Write back each entry precisely as it is given.

[Input records]

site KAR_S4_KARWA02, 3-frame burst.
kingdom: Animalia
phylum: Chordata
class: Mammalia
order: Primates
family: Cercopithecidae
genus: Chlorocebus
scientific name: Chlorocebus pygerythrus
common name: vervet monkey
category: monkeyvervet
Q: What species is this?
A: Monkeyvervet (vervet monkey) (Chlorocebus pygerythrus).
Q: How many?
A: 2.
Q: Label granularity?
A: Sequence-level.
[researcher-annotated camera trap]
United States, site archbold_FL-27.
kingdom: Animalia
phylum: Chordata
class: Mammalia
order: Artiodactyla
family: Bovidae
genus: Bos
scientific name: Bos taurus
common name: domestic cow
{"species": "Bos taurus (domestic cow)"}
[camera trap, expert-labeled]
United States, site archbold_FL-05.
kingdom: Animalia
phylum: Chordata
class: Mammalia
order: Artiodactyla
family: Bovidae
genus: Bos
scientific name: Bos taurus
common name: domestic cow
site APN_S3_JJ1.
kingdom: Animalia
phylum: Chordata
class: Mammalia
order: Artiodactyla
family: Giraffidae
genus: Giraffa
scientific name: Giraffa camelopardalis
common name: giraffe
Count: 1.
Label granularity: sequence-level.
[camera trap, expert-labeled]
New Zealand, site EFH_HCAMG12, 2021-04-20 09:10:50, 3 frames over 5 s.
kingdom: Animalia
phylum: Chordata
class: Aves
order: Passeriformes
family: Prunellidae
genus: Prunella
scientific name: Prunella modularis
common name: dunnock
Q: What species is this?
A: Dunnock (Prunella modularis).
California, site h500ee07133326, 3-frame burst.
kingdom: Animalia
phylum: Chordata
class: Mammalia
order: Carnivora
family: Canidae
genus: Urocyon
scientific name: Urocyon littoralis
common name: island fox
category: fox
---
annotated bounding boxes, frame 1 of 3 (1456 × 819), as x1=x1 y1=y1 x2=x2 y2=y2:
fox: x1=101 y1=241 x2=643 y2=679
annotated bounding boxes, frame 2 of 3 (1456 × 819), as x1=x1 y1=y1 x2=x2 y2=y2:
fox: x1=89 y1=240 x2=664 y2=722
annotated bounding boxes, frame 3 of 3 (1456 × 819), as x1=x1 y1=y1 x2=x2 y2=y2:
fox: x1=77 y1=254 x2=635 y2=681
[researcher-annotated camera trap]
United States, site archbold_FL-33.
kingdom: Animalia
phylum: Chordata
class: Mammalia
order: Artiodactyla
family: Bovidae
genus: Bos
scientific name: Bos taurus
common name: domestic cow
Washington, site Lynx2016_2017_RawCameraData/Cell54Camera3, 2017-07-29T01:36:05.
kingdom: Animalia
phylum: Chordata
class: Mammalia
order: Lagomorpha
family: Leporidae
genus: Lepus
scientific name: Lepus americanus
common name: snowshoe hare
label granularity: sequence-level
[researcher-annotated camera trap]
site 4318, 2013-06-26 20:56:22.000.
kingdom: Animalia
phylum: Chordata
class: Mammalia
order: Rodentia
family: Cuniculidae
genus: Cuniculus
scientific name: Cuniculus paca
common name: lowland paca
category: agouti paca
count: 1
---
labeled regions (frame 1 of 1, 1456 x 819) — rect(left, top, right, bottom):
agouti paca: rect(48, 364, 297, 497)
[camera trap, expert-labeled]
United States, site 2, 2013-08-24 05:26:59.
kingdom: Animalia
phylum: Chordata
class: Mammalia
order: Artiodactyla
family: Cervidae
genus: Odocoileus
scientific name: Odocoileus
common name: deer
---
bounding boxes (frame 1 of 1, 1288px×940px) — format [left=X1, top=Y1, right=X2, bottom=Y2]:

[/Input records]

• **Output below**
site KAR_S4_KARWA02, 3-frame burst.
kingdom: Animalia
phylum: Chordata
class: Mammalia
order: Primates
family: Cercopithecidae
genus: Chlorocebus
scientific name: Chlorocebus pygerythrus
common name: vervet monkey
category: monkeyvervet
Q: What species is this?
A: Monkeyvervet (vervet monkey) (Chlorocebus pygerythrus).
Q: How many?
A: 2.
Q: Label granularity?
A: Sequence-level.
[researcher-annotated camera trap]
United States, site archbold_FL-27.
kingdom: Animalia
phylum: Chordata
class: Mammalia
order: Artiodactyla
family: Bovidae
genus: Bos
scientific name: Bos taurus
common name: domestic cow
{"species": "Bos taurus (domestic cow)"}
[camera trap, expert-labeled]
United States, site archbold_FL-05.
kingdom: Animalia
phylum: Chordata
class: Mammalia
order: Artiodactyla
family: Bovidae
genus: Bos
scientific name: Bos taurus
common name: domestic cow
site APN_S3_JJ1.
kingdom: Animalia
phylum: Chordata
class: Mammalia
order: Artiodactyla
family: Giraffidae
genus: Giraffa
scientific name: Giraffa camelopardalis
common name: giraffe
Count: 1.
Label granularity: sequence-level.
[camera trap, expert-labeled]
New Zealand, site EFH_HCAMG12, 2021-04-20 09:10:50, 3 frames over 5 s.
kingdom: Animalia
phylum: Chordata
class: Aves
order: Passeriformes
family: Prunellidae
genus: Prunella
scientific name: Prunella modularis
common name: dunnock
Q: What species is this?
A: Dunnock (Prunella modularis).
California, site h500ee07133326, 3-frame burst.
kingdom: Animalia
phylum: Chordata
class: Mammalia
order: Carnivora
family: Canidae
genus: Urocyon
scientific name: Urocyon littoralis
common name: island fox
category: fox
---
annotated bounding boxes, frame 1 of 3 (1456 × 819), as x1=x1 y1=y1 x2=x2 y2=y2:
fox: x1=101 y1=241 x2=643 y2=679
annotated bounding boxes, frame 2 of 3 (1456 × 819), as x1=x1 y1=y1 x2=x2 y2=y2:
fox: x1=89 y1=240 x2=664 y2=722
annotated bounding boxes, frame 3 of 3 (1456 × 819), as x1=x1 y1=y1 x2=x2 y2=y2:
fox: x1=77 y1=254 x2=635 y2=681
[researcher-annotated camera trap]
United States, site archbold_FL-33.
kingdom: Animalia
phylum: Chordata
class: Mammalia
order: Artiodactyla
family: Bovidae
genus: Bos
scientific name: Bos taurus
common name: domestic cow
Washington, site Lynx2016_2017_RawCameraData/Cell54Camera3, 2017-07-29T01:36:05.
kingdom: Animalia
phylum: Chordata
class: Mammalia
order: Lagomorpha
family: Leporidae
genus: Lepus
scientific name: Lepus americanus
common name: snowshoe hare
label granularity: sequence-level
[researcher-annotated camera trap]
site 4318, 2013-06-26 20:56:22.000.
kingdom: Animalia
phylum: Chordata
class: Mammalia
order: Rodentia
family: Cuniculidae
genus: Cuniculus
scientific name: Cuniculus paca
common name: lowland paca
category: agouti paca
count: 1
---
labeled regions (frame 1 of 1, 1456 x 819) — rect(left, top, right, bottom):
agouti paca: rect(48, 364, 297, 497)
[camera trap, expert-labeled]
United States, site 2, 2013-08-24 05:26:59.
kingdom: Animalia
phylum: Chordata
class: Mammalia
order: Artiodactyla
family: Cervidae
genus: Odocoileus
scientific name: Odocoileus
common name: deer
---
bounding boxes (frame 1 of 1, 1288px×940px) — format [left=X1, top=Y1, right=X2, bottom=Y2]:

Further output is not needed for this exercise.